28 Haziran 2017 Çarşamba

KENDİME ÖDÜL



Ne mi? Yazmak tabi. Bunun için zaman ayırabilmek. Birikmiş olan anıları kelimelerle vücuda bürümek. Berbat hafızamın tozlu oyununa kurban etmemeye çalışmak. 

Neden yazar insan peki? Neden paylaşır mesela?

Ben kendimi mutlu etmek için yazıyorum. Güzel anlar kayıt altına alınınca hafızadan silinmeyen anılara dönüşüyor diye de paylaşıyorum. Yazmazsam birikip beni uyutmuyorlar zaten ve paylaşmazsam da yakamdan düşmüyorlar paylaşana kadar. Ne yapayım el mecbur J

Ne yazıyorum peki?

Ben;  “bence” önemli olduğunu, “bana” iyi hissettirdiğini, “bana” bir noktadan dokunduğunu düşündüğüm şeyleri yazıyor/paylaşıyorum. Bunlar birilerine bir noktadan dokunabiliyorsa da mutluluğum katlanarak çoğalıyor.

Buradaki önemli kelime/vurgu: “BEN”ce! Ama içinde ben geçiyor, bir de bunu büyük harfle yazdım diye söylenildiği gibi “narsist bir yanı olduğunu kabul etmeli miyim paylaşmanın?” “SİZ”ce?

Kendimle hiç yan yana koyamadığım bu kelime farkında olmadan kuşatmış olabilir mi beni de acaba?  

Biraz düşüneyim diyorum.

Paylaşımlarını çok beğendiğim, zevkle takip ettiğim hesaplara bir göz atıyorum sonra ve onlar hakkında ne hissettiğimi sorguluyorum.
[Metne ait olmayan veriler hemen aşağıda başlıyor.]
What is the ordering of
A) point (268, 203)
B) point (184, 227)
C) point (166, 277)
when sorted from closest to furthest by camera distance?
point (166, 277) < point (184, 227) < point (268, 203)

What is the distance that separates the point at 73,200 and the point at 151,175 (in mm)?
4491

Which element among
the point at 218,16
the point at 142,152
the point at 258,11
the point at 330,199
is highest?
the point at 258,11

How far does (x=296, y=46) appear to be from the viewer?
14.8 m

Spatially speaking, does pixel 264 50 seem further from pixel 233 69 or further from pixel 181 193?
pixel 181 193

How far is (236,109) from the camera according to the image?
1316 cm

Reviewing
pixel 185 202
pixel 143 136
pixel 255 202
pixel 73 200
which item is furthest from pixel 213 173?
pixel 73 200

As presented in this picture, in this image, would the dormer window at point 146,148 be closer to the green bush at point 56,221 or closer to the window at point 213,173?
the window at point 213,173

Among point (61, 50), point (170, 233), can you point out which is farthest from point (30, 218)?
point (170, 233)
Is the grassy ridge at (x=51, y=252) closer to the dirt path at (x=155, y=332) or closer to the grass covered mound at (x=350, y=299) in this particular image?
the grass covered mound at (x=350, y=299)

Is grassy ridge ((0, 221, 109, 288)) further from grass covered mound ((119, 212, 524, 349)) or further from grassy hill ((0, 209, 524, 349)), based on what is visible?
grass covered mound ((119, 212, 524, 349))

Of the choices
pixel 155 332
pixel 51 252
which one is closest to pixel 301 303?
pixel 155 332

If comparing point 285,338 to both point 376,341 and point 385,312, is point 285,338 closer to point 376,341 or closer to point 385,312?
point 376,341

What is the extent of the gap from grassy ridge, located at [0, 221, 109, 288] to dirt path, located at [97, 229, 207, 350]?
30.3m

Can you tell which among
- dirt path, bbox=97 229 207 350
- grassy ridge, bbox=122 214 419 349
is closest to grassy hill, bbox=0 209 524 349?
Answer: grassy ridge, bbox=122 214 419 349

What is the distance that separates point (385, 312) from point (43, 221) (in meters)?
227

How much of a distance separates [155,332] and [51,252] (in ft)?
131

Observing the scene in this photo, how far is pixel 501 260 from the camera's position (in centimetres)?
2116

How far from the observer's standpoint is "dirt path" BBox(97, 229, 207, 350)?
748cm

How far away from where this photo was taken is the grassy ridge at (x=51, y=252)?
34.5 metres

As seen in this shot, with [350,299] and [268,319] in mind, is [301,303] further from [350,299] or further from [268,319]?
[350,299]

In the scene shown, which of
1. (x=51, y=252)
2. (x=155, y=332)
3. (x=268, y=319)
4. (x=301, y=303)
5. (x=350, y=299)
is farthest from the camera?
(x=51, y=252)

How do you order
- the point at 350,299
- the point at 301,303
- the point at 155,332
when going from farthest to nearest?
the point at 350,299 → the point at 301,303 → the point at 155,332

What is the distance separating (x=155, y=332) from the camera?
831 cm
Beni iyi hissettirdiklerini keşfediyorum ve onları narsist olmakla suçlamadığımı. Hatta onlara ilham perilerim diye isim taktığımı J Ne tuhaf değil mi benim ilham perilerimin başkalarınca narsist olarak isimlendirilmeleri?

Nasıl oluyor da böyle oluyor peki? 

Bakmak, baktığımız nokta ve hatta durduğumuz nokta. Durduğumuz noktadan baktığımızda gördüklerimiz...

Kendimizde eksik kalan kısımlar ve bir türlü dolduramadıklarımız.

Empati yapamama yeteneğimiz.

Hep olumsuzu görme konusundaki becerimiz.

Ve insanların mutluluğuna ortak olamayacak kadar ortaklıktan ağzı yanmışlığımız.

Çeşit çeşit işte. Tıpkı bizler gibi.


Siz hiç tanışmadığınız ama kendinize çok yakın hissettiğiniz insanlarla karşılaştınız mı mesela? Ben karşılaştım, hatta sanal olarak tanıştım. Onlar bana dokundu ben de onlara. İyi hissettim ve de. Keşke etrafımda bu insanlardan bolca olsa dedim sonra. Sanaldılar ama çok gerçek geldiler bana. Pardon düzeltiyorum, gerçek değil; bana uzaktan dokunabilecek kadar gerçeküstüydüler onlar. Bu yüzden sevdim onları. Sevdiğim için kötü düşünemedim haklarında. Ve kötü kelimeler atfedemedim sözlüğümü taratıp. Sadece sevdiğimi bildim. Ve bu bana yetti.